Decomposed Brier scores. The Brier score, introduced by Glenn Brier in 1950 for evaluating weather forecasts, is the mean squared error between predicted probabilities and binary outcomes: BS = (1/N) sum of (forecast - outcome) squared. A perfect forecaster scores 0. Random guessing scores 0.25. Climatology, always predicting the base rate, scores better than 0.25 to the extent that events have skewed base rates.1
Allan Murphy's 1973 decomposition separates the Brier score into three components. Reliability (calibration): when you say 70 percent, does it happen 70 percent of the time? Resolution: can you distinguish high-probability events from low-probability ones? A predictor who always says 50 percent has zero resolution regardless of calibration. Uncertainty: the inherent difficulty of the prediction task, determined by the base rate of the event category. BS = Reliability - Resolution + Uncertainty.2
This decomposition is diagnostic. A system with poor calibration but high resolution has useful signal buried under systematic bias. The fix is recalibration: adjust the mapping from internal confidence to reported probability.
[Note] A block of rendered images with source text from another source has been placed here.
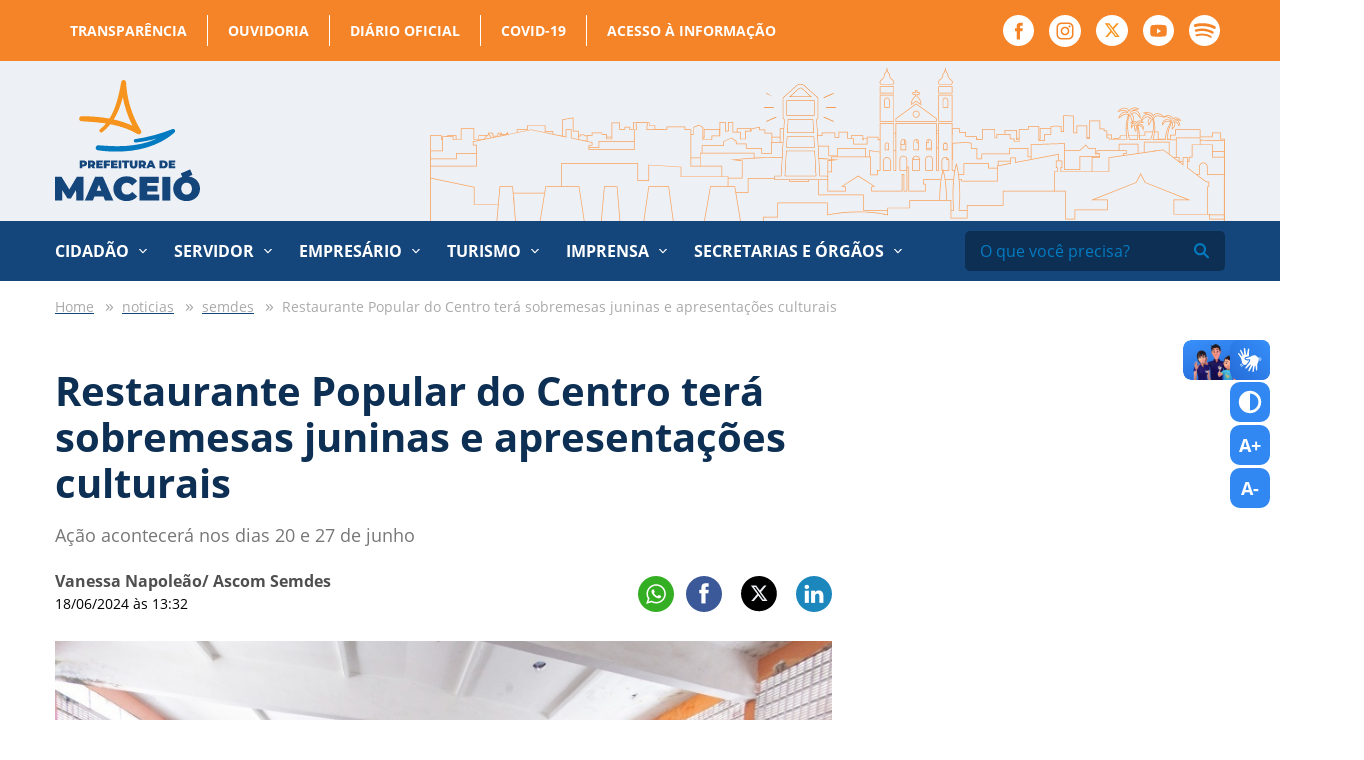

--- FILE ---
content_type: image/svg+xml
request_url: https://maceio.al.gov.br/assets/images/adjust.svg
body_size: -70
content:
<svg xmlns="http://www.w3.org/2000/svg" viewBox="0 0 640 640" fill="#fff"><!--!Font Awesome Free v7.0.0 by @fontawesome - https://fontawesome.com License - https://fontawesome.com/license/free Copyright 2025 Fonticons, Inc.--><path d="M512 320C512 214 426 128 320 128L320 512C426 512 512 426 512 320zM64 320C64 178.6 178.6 64 320 64C461.4 64 576 178.6 576 320C576 461.4 461.4 576 320 576C178.6 576 64 461.4 64 320z"/></svg>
A system with good calibration but low resolution is honest but unhelpful: it correctly reports its ignorance but doesn't actually distinguish likely from unlikely outcomes. The fix is better models or better data.
Crystal Ball reports all three components alongside the composite score. Over time, the decomposition reveals whether improvements are coming from better calibration (the system is learning to estimate probabilities more honestly) or better resolution (the constraint graph is learning to distinguish events that happen from events that don't). Both are valuable. The decomposition tells you which lever to pull.
References
- Brier, G.W. (1950). "Verification of forecasts expressed in terms of probability." Monthly Weather Review, 78(1), 1-3.
- Murphy, A.H. (1973). "A New Vector Partition of the Probability Score." Journal of Applied Meteorology, 12, 595-600.
- Gneiting, T. & Raftery, A.E. (2007). "Strictly Proper Scoring Rules, Prediction, and Estimation." JASA, 102(477), 359-378.